* _Aim of the task_:
For every line in the data below, check for the word "shop", then state how many lines have it. Answer with the number only.

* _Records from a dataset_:
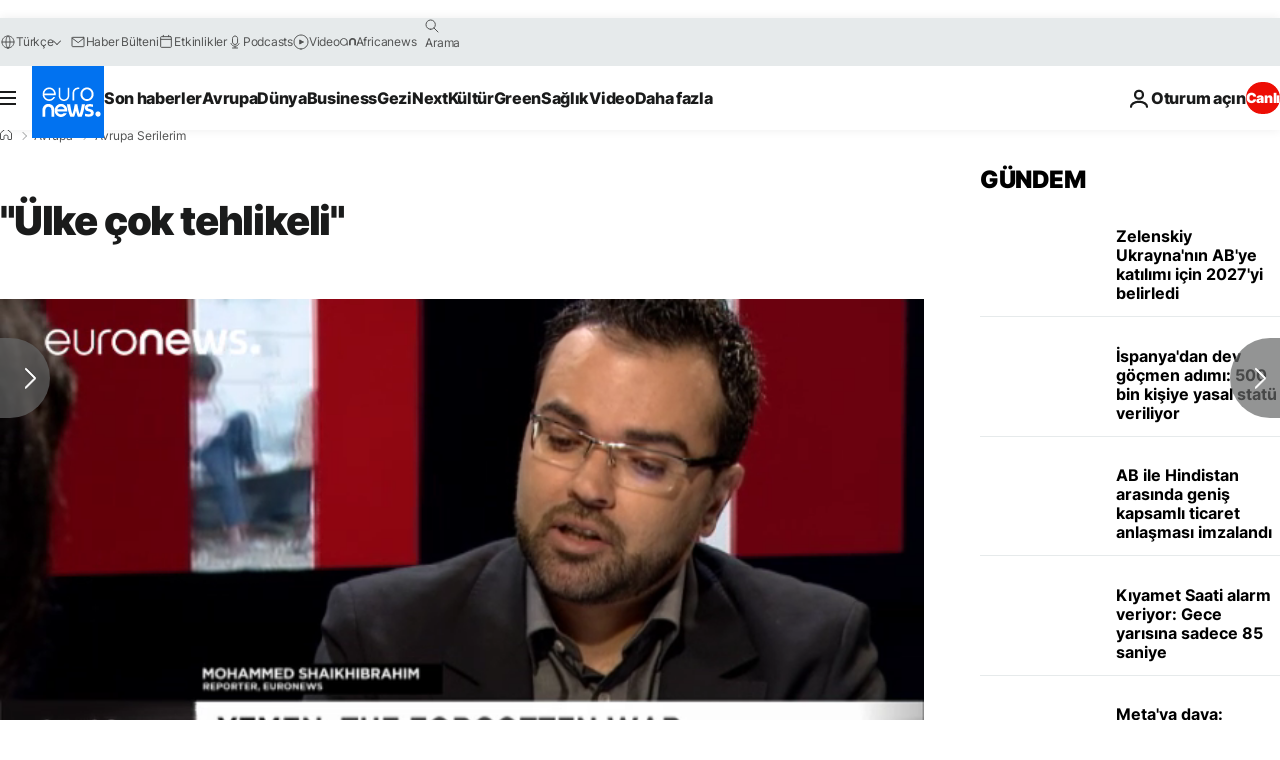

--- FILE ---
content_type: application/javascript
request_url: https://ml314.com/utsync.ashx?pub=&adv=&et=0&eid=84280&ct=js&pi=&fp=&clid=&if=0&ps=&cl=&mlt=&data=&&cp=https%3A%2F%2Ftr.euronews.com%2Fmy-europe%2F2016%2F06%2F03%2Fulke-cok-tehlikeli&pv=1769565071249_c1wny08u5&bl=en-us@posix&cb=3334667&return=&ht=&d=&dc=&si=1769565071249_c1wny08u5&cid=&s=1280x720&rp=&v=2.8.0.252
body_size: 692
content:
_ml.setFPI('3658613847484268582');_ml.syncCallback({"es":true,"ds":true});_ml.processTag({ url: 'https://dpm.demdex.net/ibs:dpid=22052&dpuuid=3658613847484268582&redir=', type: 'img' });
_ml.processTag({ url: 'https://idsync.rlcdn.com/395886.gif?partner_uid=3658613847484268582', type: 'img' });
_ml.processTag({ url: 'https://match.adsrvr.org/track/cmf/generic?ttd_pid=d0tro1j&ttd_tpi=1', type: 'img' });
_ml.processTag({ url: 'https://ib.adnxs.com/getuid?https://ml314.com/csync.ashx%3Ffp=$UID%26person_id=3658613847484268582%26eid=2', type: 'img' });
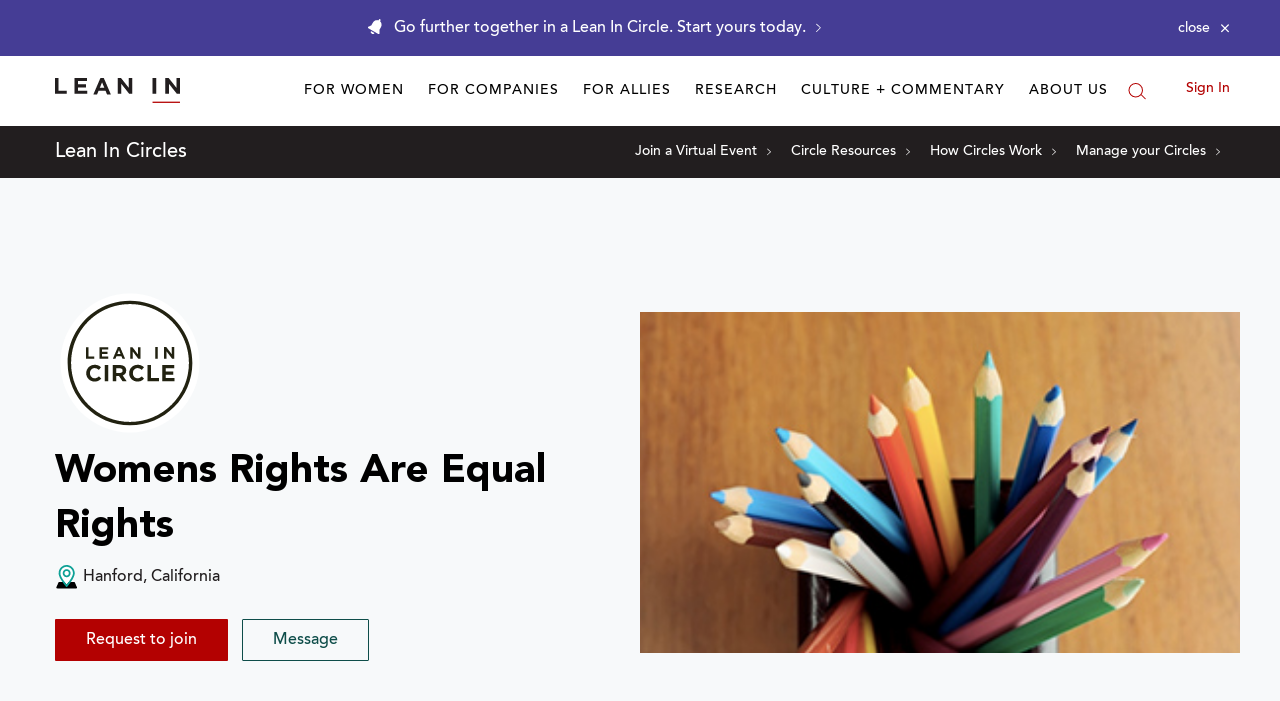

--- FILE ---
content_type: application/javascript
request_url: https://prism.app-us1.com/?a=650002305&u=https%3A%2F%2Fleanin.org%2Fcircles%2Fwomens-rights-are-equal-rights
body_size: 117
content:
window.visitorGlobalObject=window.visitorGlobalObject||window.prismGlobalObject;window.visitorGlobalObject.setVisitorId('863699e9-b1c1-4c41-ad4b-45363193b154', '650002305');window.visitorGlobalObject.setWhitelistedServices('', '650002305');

---

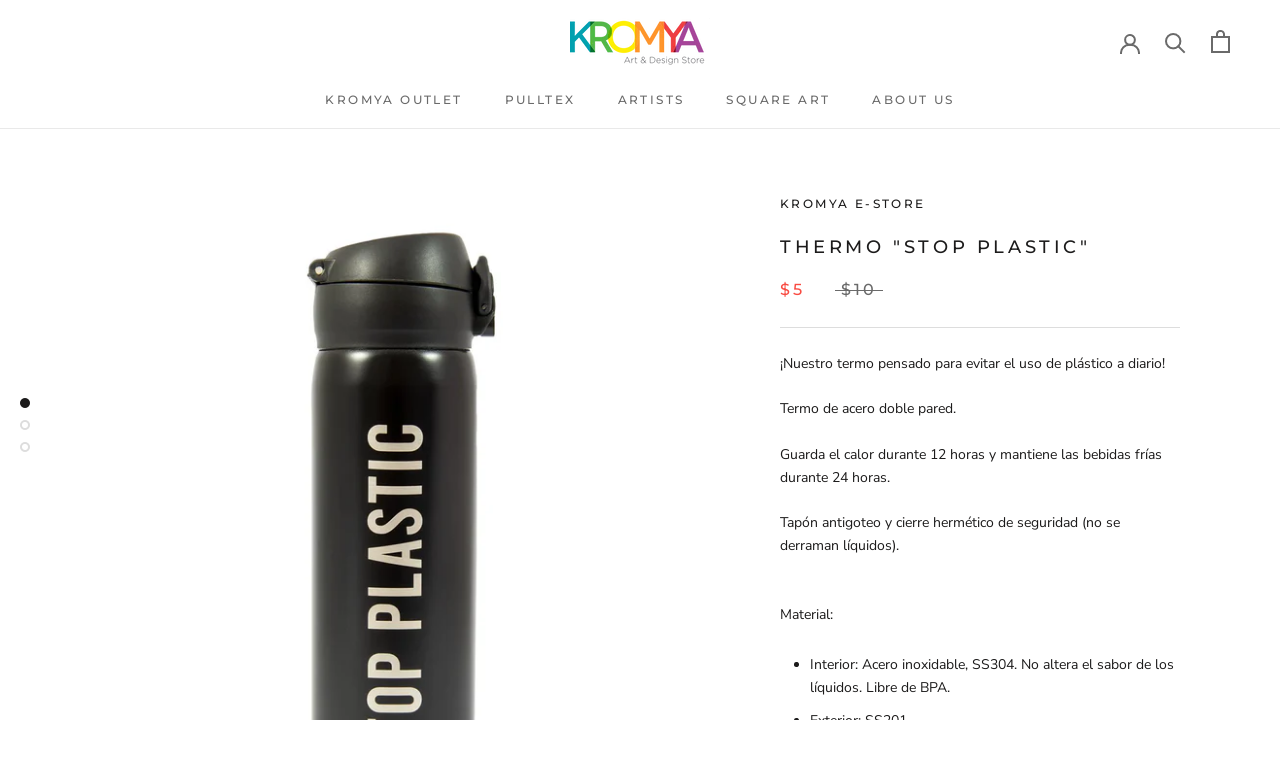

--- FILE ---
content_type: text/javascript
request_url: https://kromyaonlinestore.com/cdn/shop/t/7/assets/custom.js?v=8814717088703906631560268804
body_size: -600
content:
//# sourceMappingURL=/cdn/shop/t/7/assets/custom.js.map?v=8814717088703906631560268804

* _Solution to the problem_:
2